The Grimes matter has been something of a watershed moment for many. Unlike obscure bloggers or religious fanatics, Grimes is a mainstream commentator whose potential “crime” involves interviewing an historian (Professor David Starkey) who for decades was a fixture on the BBC, in spite of his well known appetite for courting controversy.

But whilst many are rightly pointing out the absurdity of a police investigation into a journalist who conducted an interview of a public figure, these same people have failed to understand that the fault lies not in the specific application of the law, but in the law itself.

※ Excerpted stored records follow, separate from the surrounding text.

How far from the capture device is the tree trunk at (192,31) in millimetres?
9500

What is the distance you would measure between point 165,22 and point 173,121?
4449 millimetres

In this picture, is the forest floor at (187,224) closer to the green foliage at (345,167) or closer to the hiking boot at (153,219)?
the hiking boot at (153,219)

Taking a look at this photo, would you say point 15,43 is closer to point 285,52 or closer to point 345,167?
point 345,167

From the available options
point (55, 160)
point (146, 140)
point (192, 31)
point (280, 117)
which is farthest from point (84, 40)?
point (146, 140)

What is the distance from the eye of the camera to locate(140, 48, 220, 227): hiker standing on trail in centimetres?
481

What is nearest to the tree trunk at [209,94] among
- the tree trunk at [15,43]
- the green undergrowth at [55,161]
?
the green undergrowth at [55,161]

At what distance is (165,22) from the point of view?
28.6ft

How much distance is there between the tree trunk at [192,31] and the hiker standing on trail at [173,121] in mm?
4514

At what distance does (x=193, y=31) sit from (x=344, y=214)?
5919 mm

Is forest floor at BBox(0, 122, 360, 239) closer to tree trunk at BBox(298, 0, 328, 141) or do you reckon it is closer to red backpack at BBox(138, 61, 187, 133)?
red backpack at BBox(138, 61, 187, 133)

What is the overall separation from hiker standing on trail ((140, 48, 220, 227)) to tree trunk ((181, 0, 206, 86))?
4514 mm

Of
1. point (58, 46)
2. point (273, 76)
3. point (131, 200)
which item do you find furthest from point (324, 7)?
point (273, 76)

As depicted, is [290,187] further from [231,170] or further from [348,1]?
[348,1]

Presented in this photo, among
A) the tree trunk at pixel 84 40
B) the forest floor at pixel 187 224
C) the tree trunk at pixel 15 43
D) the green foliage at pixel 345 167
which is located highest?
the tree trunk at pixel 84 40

Laws which give judges (whether well meaning or otherwise) the ability to punish individuals for exercising the ancient right to speak freely, are laws that should be done away with entirely. It is of equal importance that the supposedly moral arguments in favour of these laws are as flawed as the laws themselves.

The rationale behind these laws is to protect minority groups from experiencing harm. This is not only a non-empirical argument but it is ahistorical.

Throughout history, whenever there have been violent racial or religious tensions, ethnic cleansing or genocide, these ghastly events have followed previous years of censorship, economic disability and social disability. There has never been a single genocide, ethnic cleansing or issue of racial tension that has been caused by “too much free speech”, “too much economic liberty” or “too much social freedom”. On the contrary, dictatorships that seek to marginalise minority groups begin by taking away their right to speak and publish freely. Then their right to assemble is revoked. Finally, their right to operate a business or hold normal employment is taken away. Once all of this has been done, the seeds of future killing fields have been sown.

It is governments and regimes that are responsible for the sliding scale of horrors outlined above. By taking away the freedom of speech for minority groups and by taking away the right of the majority to use their free speech to defend the rights of minorities, one is in fact preparing the ground for events that have been mercifully unknown in Britain.

Rather than growing exhausted with the intricacies of manifestly immoral laws, one would be better advised to spend one’s time campaigning against the laws themselves. Until such repeals are enacted by Parliament, censorship will continue unabated and the Darren Grimes issue will become one of many travesties of injustice.

Free speech itself is harmless but censorship is automatically harmful. Historically, the results of censorship have never led to harmony and fellowship but instead have led to the worst crimes against humanity that the world has known.